We needed to get back at Stoke, and we came close to an equaliser after a left wing attack led to Gifton getting in a shot that was cleared off the line but that was about it in the first half as the performance started to deteriorate to a worrying level by the time referee Pike blew for half time.

Some inspiration was needed, and so we brought on Jimmy McIlroy at half time. It gave the home fans something to cheer and there was plenty of applause from the older members in the new away end in Jimmy's stand.

We came out for the second half having made two changes, one of them positional. Kyle Lafferty came on for the disappointing Chris McCann, whilst in the back four Duff and Sinclair swapped. Neither had played well in the first half, and certainly neither of them were to improve any during the second half.

Stoke looked as though they were still in the dressing room in the first five minutes of the second half but we couldn't take advantage and the first chance of a goal came at the other end when an awful defensive mix up was only rescued by a good save from Pollitt to keep out goalscorer Sidibe.
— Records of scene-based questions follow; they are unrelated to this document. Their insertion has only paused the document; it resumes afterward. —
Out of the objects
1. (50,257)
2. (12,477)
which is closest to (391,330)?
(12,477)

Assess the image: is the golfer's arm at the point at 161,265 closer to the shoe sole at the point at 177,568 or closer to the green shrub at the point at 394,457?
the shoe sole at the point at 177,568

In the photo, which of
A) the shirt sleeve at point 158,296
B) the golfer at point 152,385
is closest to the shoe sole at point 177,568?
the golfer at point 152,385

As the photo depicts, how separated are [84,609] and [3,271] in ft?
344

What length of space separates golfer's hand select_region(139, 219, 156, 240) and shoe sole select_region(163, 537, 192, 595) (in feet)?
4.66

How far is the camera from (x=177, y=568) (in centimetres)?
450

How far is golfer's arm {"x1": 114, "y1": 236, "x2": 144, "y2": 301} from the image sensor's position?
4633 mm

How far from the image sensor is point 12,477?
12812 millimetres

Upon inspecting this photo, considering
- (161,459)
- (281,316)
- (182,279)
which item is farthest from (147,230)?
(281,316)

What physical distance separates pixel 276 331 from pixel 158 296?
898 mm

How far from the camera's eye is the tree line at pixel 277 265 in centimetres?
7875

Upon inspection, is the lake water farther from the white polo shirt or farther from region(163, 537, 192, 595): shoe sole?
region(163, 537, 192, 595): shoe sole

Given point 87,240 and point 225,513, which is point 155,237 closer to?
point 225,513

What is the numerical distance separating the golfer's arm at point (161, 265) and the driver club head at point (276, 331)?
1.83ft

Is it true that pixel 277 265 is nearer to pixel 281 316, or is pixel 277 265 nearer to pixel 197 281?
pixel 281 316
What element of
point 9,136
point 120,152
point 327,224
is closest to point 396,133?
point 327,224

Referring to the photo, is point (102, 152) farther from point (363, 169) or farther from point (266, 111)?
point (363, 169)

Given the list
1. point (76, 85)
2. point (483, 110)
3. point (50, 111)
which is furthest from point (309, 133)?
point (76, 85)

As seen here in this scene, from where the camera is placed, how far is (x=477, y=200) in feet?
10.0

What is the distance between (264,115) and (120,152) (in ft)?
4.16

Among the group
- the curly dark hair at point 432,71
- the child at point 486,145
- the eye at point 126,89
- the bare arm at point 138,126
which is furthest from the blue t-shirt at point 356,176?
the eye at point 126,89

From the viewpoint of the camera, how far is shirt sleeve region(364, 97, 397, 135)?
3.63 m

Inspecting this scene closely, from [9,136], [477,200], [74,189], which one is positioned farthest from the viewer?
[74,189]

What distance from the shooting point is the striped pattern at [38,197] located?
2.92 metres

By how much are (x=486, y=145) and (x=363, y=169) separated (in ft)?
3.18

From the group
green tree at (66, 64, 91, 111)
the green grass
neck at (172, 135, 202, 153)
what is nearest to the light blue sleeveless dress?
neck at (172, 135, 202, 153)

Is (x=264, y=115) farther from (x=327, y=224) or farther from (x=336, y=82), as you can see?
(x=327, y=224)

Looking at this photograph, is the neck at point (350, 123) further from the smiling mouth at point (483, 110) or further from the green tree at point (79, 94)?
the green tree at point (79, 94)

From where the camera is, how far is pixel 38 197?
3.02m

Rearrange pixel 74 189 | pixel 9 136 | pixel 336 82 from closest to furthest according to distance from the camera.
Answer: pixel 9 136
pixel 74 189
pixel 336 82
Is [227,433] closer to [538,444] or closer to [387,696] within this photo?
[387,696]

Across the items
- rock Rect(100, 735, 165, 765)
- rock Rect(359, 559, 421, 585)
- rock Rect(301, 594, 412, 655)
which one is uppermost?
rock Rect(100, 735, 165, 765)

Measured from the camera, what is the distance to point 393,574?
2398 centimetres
By now the visitors were content with what they had, and they must have realised that there was no way this Burnley side was going to come back. We made two more substitutions, the first saw Gudjonsson get on for the fast fading Djemba-Djemba whilst Garreth O'Connor came on for Elliott. I was surprised to have it pointed out that Elliott was still on the field, after some early promise he tucked himself inside rather than going wide and had become totally ineffective.

The changes didn't make us any better, but the woeful defending got worse and a couple more comedy sessions back there, reminiscent of Arthur and Branchy in the relegation battle of three years ago, were again rescued by Pollitt who was clearly our best player on the night. And the goalkeeper was again called into action after James O'Connor presented his old team with an opportunity after he hopelessly gave the ball away.

Brian Clough used to say that it only takes a second to score a goal young man, and despite deserving nothing more than a defeat, we so nearly got an equaliser and a point in the last minute of stoppage time. Lafferty got in a shot that Simonsen didn't hold. It fell to Gifton who headed it towards goal. I thought he should have done better but the Stoke keeper was able to get back and smother it as Ade got in.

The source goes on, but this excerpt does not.